Ishtar: Director's Cut (Blu-ray Review)
5 Aug, 2013 By: Mike Clark
Street 8/6/13
Sony Pictures
Comedy
$19.99
Blu-ray
Not rated.
Stars Warren Beatty, Dustin Hoffman, Isabelle Adjani, Charles Grodin.
In terms of personal career enhancement, having the box cover art for such a notorious comedy read “Undeniable Hilarity – Mike Clark, USA Today” ranks somewhere around, say, New York City mayoral hopeful Anthony Weiner’s most recent exhibitionist meltdown. But, please, a little perspective before you whisk me to the gallows minus some molars. Actually released to mixed reviews (OK, low-end mixed reviews), the movie is, of course, best known for prodigious cost overruns partially sparked by Elaine May’s directorial indecision that led this Road to Morocco for the 1980s to be termed “The Road to Ruin” by one or more industry wags. Accordingly, easy-to-pronounce Ishtar has become, for a quarter century now, convenient shorthand to convey a bomb for all seasons immersed in a tsunami of red ink (and we’ve had quite a few younger upstarts drop just as dead this past summer, haven’t we?).

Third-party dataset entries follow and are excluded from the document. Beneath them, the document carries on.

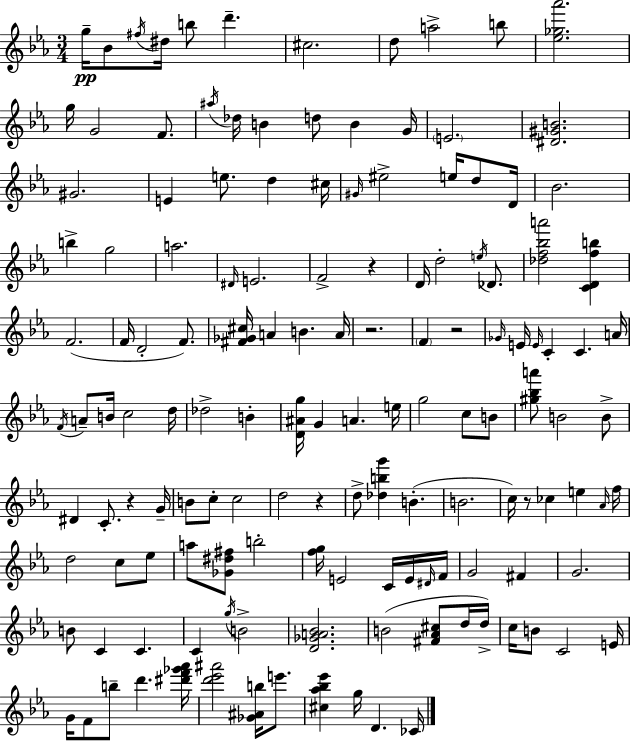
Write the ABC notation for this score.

X:1
T:Untitled
M:3/4
L:1/4
K:Eb
g/4 _B/2 ^f/4 ^d/4 b/2 d' ^c2 d/2 a2 b/2 [_e_g_a']2 g/4 G2 F/2 ^a/4 _d/4 B d/2 B G/4 E2 [^D^GB]2 ^G2 E e/2 d ^c/4 ^G/4 ^e2 e/4 d/2 D/4 _B2 b g2 a2 ^D/4 E2 F2 z D/4 d2 e/4 _D/2 [_df_ba']2 [CDfb] F2 F/4 D2 F/2 [^F_G^c]/4 A B A/4 z2 F z2 _G/4 E/4 E/4 C C A/4 F/4 A/2 B/4 c2 d/4 _d2 B [D^Ag]/4 G A e/4 g2 c/2 B/2 [^g_ba']/2 B2 B/2 ^D C/2 z G/4 B/2 c/2 c2 d2 z d/2 [_dbg'] B B2 c/4 z/2 _c e _A/4 f/4 d2 c/2 _e/2 a/2 [_G^d^f]/2 b2 [fg]/4 E2 C/4 E/4 ^D/4 F/4 G2 ^F G2 B/2 C C C g/4 B2 [D_GA_B]2 B2 [^F_A^c]/2 d/4 d/4 c/4 B/2 C2 E/4 G/4 F/2 b/2 d' [^d'f'_g'_a']/4 [d'_e'^a']2 [_G^Ab]/4 e'/2 [^c_a_b_e'] g/4 D _C/4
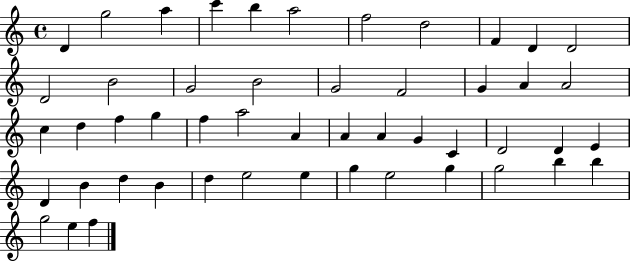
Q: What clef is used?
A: treble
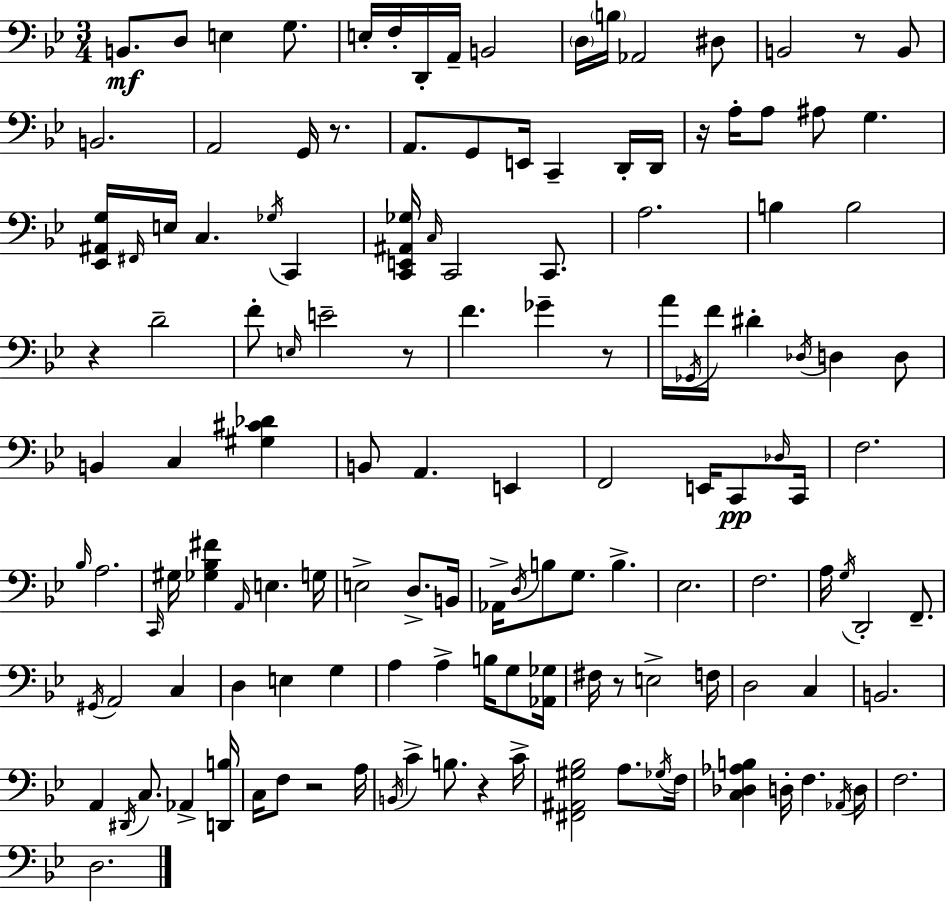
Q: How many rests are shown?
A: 9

Truth is, any professional moviegoer sees at least a comedy a week (or two, or three) that is much, much worse than this mild but agreeable misfire with redeeming chuckles that also just happened to break Columbia Pictures’ bank. If memory serves, my long-ago review noted “undeniable hilarity” in the pre-desert NYC establishing scenes and a little more of the same near the end — atop, alas, a barren hour or 70 minutes in a long midsection where nothing in particular happened. I will still go with this assessment, if not to the degree that Sony’s elective quoting conveys, except for a couple tweaks. The hilarity, such as we get, likely will prove deniable by many who see it — and there is, to be fair to the desert footage, Dustin Hoffman’s not so culturally enlightened scene midway in (involving language barriers and Arabs) that is genuinely funny because the actor is really giving it his all.
So what is May’s script about (because I suspect that so many of its lambast-ers have never actually seen the picture)? Well, Warren Beatty and Hoffman play singer/songwriters named Rogers & Clarke — which is so close to Rodgers & Hart that it may be a not-bad intended gag — whose tunes are dreadful and performed by the leads wince-inducingly enough to make William Shatner’s old recordings sound like Dick Haymes at his peak. Desperate for any gig and abandoned by their respective squeezes (the gag here is that onetime real-life gangster-of-love Beatty can’t get a date), they take a bargain-basement engagement in a desert burg mired in international intrigue involving a threatened Emir and his CIA cronies (Elaine May veteran Charles Grodin can’t be beat here as an Agency smoothie). Tough as it is to believe given a movie of this vintage, the leads were already 50 when Ishtar came out, and thus, they’re a wee bit ripe for their roles. And Beatty’s then-g.f. Isabelle Adjani spends most of the movie with her face obscured — her character assumed to be a boy for much of the duration, though she (or her double) does flash a breast that I’m willing to bet has been Internet-immortalized for a couple decades. This isn’t a whole lot to work with, given that the Crosby-Hope Road to Morocco still boasts one of Bing’s greatest standards (“Moonlight Becomes You”); Anthony Quinn as its heavy; and the all-time bit where Crosby breaks up on camera when a camel spits in his partner’s eye (a startling surprise Paramount wisely let remain in the picture).
Yet as goofy ‘A’-list cinema goes, Ishtar doesn’t rank all that far below the Beatty-Jack Nicholson-Mike Nichols The Fortune from 1975 — another Columbia comedy flop but one that now seems better than it seemed in its day, something I don’t think anyone can claim to any notable extent here. Basically, you have to be broken up by the intentionally awful songs Paul Williams and others wrote for Beatty and Hoffman to mangle, which I grant you is a degree of investment that would put Charles (oh, wait, sorry, Chuck) Schwab out of business if this were his business model. I suppose some will carp that there are no bonus extras here, but can you see going to Beatty or Hoffman or Adjani or May and asking them to do a commentary? Instead, for a good Internet backgrounder there’s the Vanity Fair excerpt from journalist Peter Biskind’s book on Beatty, one that goes into a lot of gory details. One question has always puzzled me, though. Of the four movies May directed, three of them (A New Leaf, Mikey & Nicky and Ishtar) had horrible production and post-production histories. Yet the original version of The Heartbreak Kid (by far her best film and one of the great comedies of the modern era) seems to have come off without too many hitches. What happened there?
And by the way, the disc jacket for this unrated release lists this Ishtar as a Director’s Cut — even though the ultimate editor of Ishtar has always been a subject of some dispute, and this version doesn’t seem appreciably different from my memories of the New York press screening at the Ziegfeld (where a hetero male colleague of mine fell asleep on my shoulder, an occurrence I’ve always found touching).